Runbook — restoring an S3 object version (DATA layer)¶
When to reach for this: a single S3 object (or a small set) was accidentally deleted or overwritten in the Bookstore Platform's
assetsbucket (book covers, PDFs, customer uploads). The bucket has versioning enabled (Phase 14-R Terraform sets this on creation; verify with the pre-flight), so the old bytes are still there — just hidden behind a delete-marker or a newer version. The mitigation is copy the older version back to the current position. Time to mitigate: 2-10 minutes depending on object count.
Pre-flight¶
- Confirm versioning is enabled on the bucket. If it is not, the
old bytes are GONE; this runbook does not apply. (The Bookstore
Platform's
assets-bucketTerraform module enables versioning on creation; this is a sanity check, not an unusual case.)aws s3api get-bucket-versioning --bucket bookstore-platform-assets-${ENV} # { "Status": "Enabled", "MFADelete": "Disabled" } - Identify the affected objects. A key, a key prefix, or a small list. If the blast radius is "the whole bucket", consider restoring from the Velero backup of S3 + a separate cross-region replica instead.

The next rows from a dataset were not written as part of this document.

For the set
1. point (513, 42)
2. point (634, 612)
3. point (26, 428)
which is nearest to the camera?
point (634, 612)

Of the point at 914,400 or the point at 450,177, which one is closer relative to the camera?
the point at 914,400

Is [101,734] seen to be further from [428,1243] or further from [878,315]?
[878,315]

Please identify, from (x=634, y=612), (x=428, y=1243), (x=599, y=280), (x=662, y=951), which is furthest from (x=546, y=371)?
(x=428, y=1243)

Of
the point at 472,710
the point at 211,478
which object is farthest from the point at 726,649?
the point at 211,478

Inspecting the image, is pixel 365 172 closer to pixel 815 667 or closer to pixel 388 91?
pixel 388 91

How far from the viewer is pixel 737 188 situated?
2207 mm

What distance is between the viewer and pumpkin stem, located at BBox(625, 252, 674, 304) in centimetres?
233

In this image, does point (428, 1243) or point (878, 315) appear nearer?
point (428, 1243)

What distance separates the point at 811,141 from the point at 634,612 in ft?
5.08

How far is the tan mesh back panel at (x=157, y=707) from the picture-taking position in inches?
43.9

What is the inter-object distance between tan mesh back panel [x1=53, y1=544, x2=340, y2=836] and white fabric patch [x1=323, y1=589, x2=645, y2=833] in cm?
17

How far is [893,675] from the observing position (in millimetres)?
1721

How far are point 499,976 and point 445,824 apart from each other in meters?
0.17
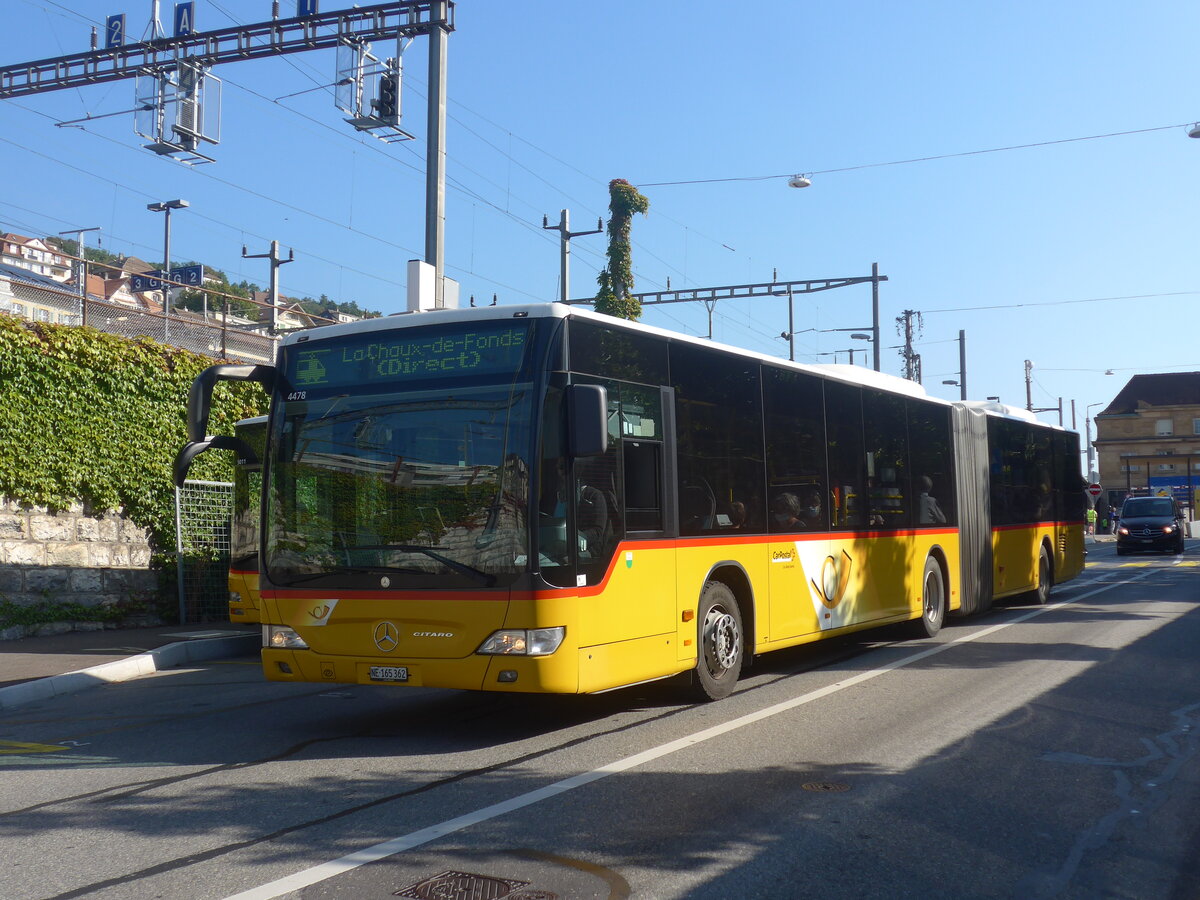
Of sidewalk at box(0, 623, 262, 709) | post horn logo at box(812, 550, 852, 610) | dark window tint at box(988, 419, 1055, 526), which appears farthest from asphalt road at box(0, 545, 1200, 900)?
dark window tint at box(988, 419, 1055, 526)

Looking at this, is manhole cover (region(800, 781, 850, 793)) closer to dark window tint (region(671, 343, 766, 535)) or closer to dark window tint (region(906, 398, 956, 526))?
dark window tint (region(671, 343, 766, 535))

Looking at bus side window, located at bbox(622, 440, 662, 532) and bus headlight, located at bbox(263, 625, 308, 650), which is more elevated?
bus side window, located at bbox(622, 440, 662, 532)

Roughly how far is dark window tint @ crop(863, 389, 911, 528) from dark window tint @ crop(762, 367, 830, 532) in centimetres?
141

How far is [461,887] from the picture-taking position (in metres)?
4.79

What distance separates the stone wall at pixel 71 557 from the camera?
1577 centimetres

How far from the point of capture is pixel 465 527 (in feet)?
25.5

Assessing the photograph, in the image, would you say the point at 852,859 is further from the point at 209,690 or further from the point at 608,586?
the point at 209,690

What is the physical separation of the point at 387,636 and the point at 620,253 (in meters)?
24.9

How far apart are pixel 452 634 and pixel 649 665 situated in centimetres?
156

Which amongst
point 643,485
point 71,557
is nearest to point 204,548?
point 71,557

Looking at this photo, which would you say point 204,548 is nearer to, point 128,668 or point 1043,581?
point 128,668

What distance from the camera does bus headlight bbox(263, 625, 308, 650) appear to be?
8.34m

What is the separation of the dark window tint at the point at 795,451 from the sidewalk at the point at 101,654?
678cm

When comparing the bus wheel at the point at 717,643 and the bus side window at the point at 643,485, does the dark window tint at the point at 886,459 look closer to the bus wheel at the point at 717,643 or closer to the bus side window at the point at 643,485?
the bus wheel at the point at 717,643
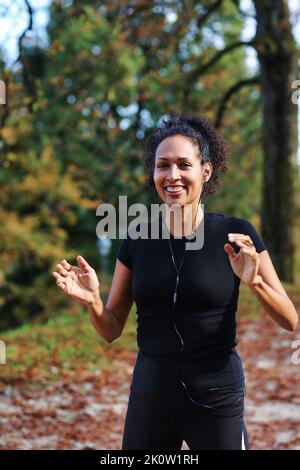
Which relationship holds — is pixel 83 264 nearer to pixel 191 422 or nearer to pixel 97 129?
pixel 191 422

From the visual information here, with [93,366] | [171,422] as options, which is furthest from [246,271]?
[93,366]

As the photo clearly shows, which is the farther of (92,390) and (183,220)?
(92,390)

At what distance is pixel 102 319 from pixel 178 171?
731 millimetres

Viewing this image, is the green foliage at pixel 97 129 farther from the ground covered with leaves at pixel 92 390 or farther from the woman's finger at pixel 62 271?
the woman's finger at pixel 62 271

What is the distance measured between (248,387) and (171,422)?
4376mm

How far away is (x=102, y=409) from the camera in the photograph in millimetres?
5723

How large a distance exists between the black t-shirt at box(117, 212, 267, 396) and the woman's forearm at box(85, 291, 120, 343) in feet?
0.61

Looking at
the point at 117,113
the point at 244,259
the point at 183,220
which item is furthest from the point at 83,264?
the point at 117,113

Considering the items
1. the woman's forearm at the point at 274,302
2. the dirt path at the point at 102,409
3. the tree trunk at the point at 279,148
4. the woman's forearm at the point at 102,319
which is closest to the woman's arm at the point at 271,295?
the woman's forearm at the point at 274,302

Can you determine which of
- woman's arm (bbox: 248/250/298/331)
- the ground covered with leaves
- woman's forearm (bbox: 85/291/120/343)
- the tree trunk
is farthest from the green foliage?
woman's arm (bbox: 248/250/298/331)

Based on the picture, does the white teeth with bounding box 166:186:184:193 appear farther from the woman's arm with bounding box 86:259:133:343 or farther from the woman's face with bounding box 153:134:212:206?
the woman's arm with bounding box 86:259:133:343

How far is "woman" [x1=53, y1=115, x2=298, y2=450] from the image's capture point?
222 cm

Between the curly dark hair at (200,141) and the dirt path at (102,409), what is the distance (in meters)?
2.98

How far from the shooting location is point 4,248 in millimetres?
17656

- Confirm no lifecycle rule has tombstoned old versions. The
v2 platform's lifecycle rule expires noncurrent versions after
30 days. If the bad delete is > 30 days old, the old version may
be gone.
aws s3api get-bucket-lifecycle-configuration --bucket bookstore-platform-assets-${ENV} # Inspect NoncurrentVersionExpiration.NoncurrentDays
Alert / trigger¶
- A customer complaint: "the book cover for ISBN 978-... is broken".
- A monitoring alert:
S3ObjectRequestRate5xx > 1%(high 5xx on asset reads frequently maps to a delete-marker on a hot object). - A platform engineer's observation after a bad mass-delete script ran.
Step 1 — Check (< 60s)¶
BUCKET=bookstore-platform-assets-prod
KEY=acme-books/covers/978-1234567890.jpg
# Is the object MISSING (delete-marker) or OVERWRITTEN (newer version)?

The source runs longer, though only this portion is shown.